Dmitry Peskov told journalists that whenever any charges are made, they must be based on some evidence.
"As long as there is no evidence, it is difficult to consider the accusations, which appear rather unfounded," Peskov said.
In Russian newspapers, many followed the government's lead in playing down the accusations from the World Anti-Doping Agency commission. The scandal was typically confined to a small item in the sports pages, with only two business papers and the sports dailies giving it front-page space.
"Are they taking Rio away from us?!" read the headline on the front page of Sport Express, referring to calls to ban Russia's track and field team from next year's Olympics.
Russia has for years reveled in its re-emergence as a sports superpower, the pinnacle coming when it topped the medals table at the last year's Sochi Olympics. That prestige is again in jeopardy, with the country's internal intelligence service, the FSB, accused of running surveillance on the Olympic doping lab.
Worse, it comes at a time when the country is already under pressure over its hosting of the 2018 World Cup amid the scandals rocking FIFA.
The reaction to Monday's track and field revelations among Russian officials was disjointed, with sentiments ranging from denial to suggestions of a Western political conspiracy.
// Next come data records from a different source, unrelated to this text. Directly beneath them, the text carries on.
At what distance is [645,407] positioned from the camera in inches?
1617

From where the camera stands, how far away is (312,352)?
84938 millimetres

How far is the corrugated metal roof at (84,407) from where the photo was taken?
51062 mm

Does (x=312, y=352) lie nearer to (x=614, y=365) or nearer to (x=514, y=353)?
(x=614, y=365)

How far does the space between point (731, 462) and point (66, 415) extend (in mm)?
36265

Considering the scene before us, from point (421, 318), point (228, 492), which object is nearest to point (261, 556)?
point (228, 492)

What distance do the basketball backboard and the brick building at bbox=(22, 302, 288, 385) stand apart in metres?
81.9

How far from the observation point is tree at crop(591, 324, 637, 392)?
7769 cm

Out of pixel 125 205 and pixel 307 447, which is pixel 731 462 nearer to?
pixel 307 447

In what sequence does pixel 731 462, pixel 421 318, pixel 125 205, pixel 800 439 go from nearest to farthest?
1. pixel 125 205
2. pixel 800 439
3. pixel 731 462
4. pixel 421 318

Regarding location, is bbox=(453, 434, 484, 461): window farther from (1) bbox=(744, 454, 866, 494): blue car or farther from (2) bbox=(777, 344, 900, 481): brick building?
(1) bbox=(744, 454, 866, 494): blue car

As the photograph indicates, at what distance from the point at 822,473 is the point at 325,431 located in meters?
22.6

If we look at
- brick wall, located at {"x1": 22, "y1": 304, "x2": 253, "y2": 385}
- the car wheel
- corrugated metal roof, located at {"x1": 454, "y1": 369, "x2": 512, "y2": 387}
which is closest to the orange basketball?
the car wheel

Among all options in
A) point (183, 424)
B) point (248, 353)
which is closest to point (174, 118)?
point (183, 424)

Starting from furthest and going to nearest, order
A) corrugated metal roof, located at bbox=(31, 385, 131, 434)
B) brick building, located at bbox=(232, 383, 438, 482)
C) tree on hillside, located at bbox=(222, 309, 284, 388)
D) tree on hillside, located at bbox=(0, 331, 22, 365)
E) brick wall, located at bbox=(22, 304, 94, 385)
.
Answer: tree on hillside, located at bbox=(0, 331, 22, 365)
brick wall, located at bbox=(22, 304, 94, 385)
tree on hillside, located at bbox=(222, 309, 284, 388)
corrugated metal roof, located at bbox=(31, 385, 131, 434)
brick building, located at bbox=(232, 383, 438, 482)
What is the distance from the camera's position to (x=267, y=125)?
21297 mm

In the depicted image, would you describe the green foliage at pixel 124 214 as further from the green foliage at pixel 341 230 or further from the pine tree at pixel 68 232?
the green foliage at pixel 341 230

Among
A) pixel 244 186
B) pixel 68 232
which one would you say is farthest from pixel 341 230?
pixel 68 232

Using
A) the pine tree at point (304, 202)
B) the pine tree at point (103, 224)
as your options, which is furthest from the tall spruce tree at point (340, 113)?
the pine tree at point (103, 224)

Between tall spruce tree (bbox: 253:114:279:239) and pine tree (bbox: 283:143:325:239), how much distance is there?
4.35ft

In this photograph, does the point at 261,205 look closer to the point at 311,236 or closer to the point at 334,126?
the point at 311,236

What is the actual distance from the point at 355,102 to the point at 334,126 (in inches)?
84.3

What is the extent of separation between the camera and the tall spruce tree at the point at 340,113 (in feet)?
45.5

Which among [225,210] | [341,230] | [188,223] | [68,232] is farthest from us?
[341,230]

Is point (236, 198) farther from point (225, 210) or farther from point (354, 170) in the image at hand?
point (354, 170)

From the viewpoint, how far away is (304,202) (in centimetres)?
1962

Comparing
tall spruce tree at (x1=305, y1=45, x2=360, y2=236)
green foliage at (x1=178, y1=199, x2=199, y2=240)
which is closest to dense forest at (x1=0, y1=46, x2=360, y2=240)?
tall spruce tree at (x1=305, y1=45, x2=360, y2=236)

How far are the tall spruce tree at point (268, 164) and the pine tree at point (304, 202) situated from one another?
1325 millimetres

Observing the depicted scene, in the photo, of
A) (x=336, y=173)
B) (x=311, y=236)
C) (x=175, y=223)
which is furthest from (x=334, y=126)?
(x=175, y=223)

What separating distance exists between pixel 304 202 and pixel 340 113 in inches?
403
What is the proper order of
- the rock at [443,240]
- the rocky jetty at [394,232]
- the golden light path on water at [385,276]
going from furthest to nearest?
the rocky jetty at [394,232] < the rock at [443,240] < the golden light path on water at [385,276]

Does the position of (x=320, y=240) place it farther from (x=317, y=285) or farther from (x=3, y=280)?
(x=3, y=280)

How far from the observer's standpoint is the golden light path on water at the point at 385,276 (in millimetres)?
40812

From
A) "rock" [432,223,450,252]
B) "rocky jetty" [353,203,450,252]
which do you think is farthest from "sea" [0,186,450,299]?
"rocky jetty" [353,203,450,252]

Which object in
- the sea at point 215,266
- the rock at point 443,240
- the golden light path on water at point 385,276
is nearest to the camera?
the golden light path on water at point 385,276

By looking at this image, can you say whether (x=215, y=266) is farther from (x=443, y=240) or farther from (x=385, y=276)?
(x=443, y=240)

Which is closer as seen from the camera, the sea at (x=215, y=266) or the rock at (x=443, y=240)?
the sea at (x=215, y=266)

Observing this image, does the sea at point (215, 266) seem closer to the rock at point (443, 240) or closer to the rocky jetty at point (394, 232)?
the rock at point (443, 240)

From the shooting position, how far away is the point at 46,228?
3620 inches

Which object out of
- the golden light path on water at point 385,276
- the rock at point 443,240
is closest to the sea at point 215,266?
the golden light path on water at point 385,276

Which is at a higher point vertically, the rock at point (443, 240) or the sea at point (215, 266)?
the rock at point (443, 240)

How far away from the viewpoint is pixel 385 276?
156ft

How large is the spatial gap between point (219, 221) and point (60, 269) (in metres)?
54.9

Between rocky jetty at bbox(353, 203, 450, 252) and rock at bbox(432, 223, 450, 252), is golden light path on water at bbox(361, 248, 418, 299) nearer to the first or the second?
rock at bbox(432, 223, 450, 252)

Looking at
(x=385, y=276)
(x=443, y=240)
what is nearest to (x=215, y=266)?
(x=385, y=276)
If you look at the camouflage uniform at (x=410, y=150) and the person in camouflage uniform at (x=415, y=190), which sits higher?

Sports Minister Vitaly Mutko, whose ministry is implicated in the report, even threatened to withdraw all government financial support for anti-doping work in protest at the report's accusations.
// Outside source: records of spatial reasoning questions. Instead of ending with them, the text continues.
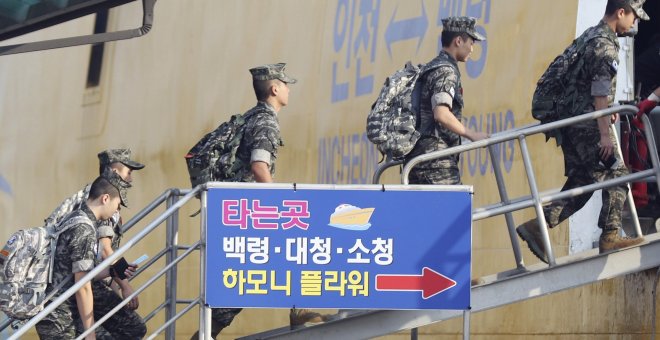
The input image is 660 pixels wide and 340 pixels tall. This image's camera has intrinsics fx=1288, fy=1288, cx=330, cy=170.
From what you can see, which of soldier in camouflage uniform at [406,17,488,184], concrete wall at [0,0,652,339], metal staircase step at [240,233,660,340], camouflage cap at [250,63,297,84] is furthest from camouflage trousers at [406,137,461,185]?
concrete wall at [0,0,652,339]

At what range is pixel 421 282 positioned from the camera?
18.9 feet

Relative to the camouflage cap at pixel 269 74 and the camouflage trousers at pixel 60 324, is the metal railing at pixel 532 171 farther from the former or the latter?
the camouflage trousers at pixel 60 324

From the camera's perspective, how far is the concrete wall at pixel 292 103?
740 cm

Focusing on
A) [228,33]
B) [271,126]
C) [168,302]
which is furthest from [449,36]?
[228,33]

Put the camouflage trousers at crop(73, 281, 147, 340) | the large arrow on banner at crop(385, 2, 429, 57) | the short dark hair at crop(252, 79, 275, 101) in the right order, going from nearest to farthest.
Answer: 1. the camouflage trousers at crop(73, 281, 147, 340)
2. the short dark hair at crop(252, 79, 275, 101)
3. the large arrow on banner at crop(385, 2, 429, 57)

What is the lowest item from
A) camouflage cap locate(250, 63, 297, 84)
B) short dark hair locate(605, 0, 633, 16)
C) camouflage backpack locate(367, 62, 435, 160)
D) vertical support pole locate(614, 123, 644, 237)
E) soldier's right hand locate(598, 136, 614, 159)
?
vertical support pole locate(614, 123, 644, 237)

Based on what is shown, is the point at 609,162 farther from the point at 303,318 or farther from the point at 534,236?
the point at 303,318

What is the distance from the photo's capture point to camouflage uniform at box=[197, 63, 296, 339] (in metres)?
6.62

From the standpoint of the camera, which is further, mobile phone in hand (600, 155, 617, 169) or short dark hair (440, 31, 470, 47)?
short dark hair (440, 31, 470, 47)

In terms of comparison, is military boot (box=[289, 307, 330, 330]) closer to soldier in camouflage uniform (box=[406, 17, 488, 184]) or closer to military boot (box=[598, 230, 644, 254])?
soldier in camouflage uniform (box=[406, 17, 488, 184])

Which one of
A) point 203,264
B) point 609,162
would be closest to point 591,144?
point 609,162

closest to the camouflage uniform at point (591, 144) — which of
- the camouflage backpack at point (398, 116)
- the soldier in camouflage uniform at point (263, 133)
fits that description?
the camouflage backpack at point (398, 116)

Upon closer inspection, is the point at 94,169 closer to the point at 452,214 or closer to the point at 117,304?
the point at 117,304

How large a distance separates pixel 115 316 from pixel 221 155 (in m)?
1.03
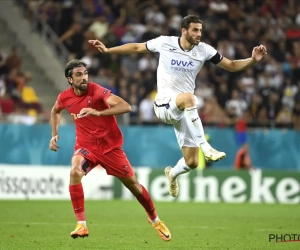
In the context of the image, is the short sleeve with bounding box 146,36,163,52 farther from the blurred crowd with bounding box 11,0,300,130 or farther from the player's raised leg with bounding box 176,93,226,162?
the blurred crowd with bounding box 11,0,300,130

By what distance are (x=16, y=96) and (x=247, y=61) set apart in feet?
39.9

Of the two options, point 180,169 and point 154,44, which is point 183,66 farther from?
point 180,169

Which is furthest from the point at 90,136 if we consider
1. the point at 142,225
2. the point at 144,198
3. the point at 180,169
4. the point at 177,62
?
the point at 142,225

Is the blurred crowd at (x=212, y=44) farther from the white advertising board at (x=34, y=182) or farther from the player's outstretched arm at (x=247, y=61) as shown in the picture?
the player's outstretched arm at (x=247, y=61)

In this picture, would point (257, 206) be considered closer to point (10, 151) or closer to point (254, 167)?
point (254, 167)

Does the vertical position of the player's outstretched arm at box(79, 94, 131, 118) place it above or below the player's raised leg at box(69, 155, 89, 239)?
above

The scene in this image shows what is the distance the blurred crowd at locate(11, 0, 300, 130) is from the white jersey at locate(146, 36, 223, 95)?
1002cm

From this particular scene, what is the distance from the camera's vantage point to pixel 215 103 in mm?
23938

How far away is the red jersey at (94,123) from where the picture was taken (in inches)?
453

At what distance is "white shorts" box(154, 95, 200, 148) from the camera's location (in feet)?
39.9

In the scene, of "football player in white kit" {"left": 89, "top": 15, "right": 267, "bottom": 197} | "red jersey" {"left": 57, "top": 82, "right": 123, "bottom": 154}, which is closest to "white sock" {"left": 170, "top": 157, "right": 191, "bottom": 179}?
"football player in white kit" {"left": 89, "top": 15, "right": 267, "bottom": 197}

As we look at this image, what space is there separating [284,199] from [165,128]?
3705 millimetres

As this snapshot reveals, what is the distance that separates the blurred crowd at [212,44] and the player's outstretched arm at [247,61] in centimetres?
992

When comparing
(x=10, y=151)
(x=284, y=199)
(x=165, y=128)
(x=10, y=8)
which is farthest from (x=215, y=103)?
(x=10, y=8)
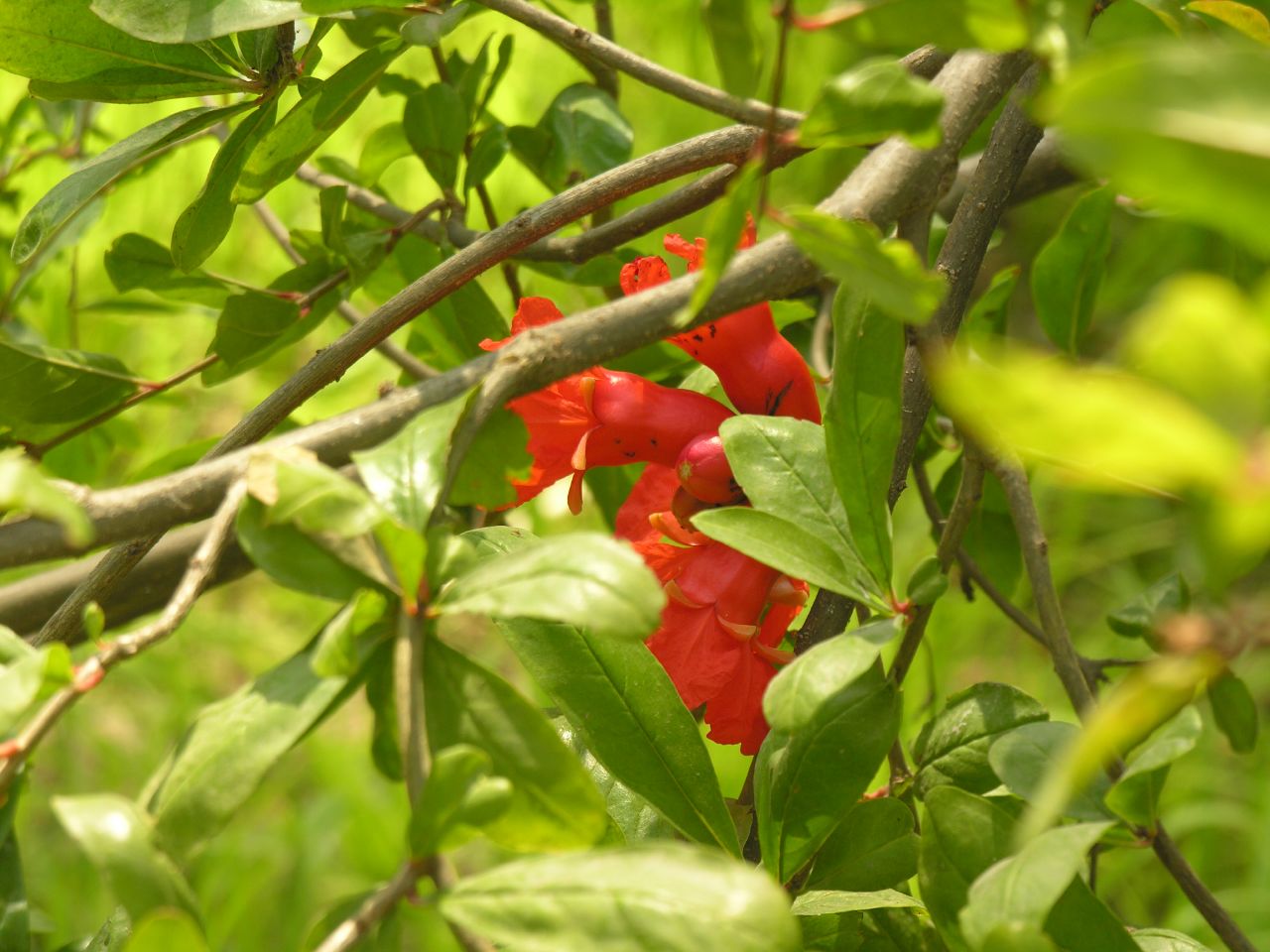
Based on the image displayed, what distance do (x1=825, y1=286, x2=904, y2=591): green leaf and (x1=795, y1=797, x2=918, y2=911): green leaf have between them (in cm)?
10

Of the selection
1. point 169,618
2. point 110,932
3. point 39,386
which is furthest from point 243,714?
point 39,386

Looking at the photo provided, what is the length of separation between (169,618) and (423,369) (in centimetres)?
50

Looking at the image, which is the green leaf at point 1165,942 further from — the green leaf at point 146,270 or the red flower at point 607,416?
the green leaf at point 146,270

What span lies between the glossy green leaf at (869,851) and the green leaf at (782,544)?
4.0 inches

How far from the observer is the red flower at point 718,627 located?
0.55m

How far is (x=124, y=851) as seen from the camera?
0.31 meters


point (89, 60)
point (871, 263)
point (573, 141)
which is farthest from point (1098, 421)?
point (573, 141)

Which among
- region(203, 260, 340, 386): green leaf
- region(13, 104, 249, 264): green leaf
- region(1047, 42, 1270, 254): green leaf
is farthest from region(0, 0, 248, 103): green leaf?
region(1047, 42, 1270, 254): green leaf

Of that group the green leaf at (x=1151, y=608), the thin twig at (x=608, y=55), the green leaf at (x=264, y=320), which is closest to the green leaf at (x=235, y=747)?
the thin twig at (x=608, y=55)

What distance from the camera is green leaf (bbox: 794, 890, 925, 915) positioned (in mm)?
449

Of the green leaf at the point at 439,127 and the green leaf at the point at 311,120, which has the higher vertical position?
the green leaf at the point at 311,120

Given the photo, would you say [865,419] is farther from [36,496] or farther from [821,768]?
[36,496]

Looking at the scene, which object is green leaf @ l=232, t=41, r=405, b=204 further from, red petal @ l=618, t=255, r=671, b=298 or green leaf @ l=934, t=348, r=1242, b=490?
green leaf @ l=934, t=348, r=1242, b=490

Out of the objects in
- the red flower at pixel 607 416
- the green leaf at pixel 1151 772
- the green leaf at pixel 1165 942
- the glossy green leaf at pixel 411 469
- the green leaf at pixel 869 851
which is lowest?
the green leaf at pixel 1165 942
On state television, Mutko argued that the report presented "no serious objective evidence" of state involvement in doping and that its focus on Russia was unfair.
"Doping is not the problem of Russia," Mutko said. "Russia shouldn't be singled out. It's a world problem."
The head of Russia's medical agency, Vladimir Uiba, told Interfax he believed the report to be "politically motivated" and linked to international sanctions against Russia.
The Russian athletics federation denies the main charges in the report. Acting president Vadim Zelichenok told The Associated Press on Monday that calls to ban Russia's track and field team from next year's Olympics are not "objective" because the federation leadership changed earlier this year, meaning some of the key figures identified in the WADA report are no longer employed.
Regardless of whether its team is banned from the Olympics in Rio de Janeiro, the report is a blow to Russian athletics.
The WADA commission recommended a lifetime ban for several athletes, including Olympic 800-meter champion Maria Savinova, who was filmed discussing doping methods. That follows a string of positive tests and doping bans that have caught dozens of Russian athletes, including five Olympic track and field gold medalists in the last two years.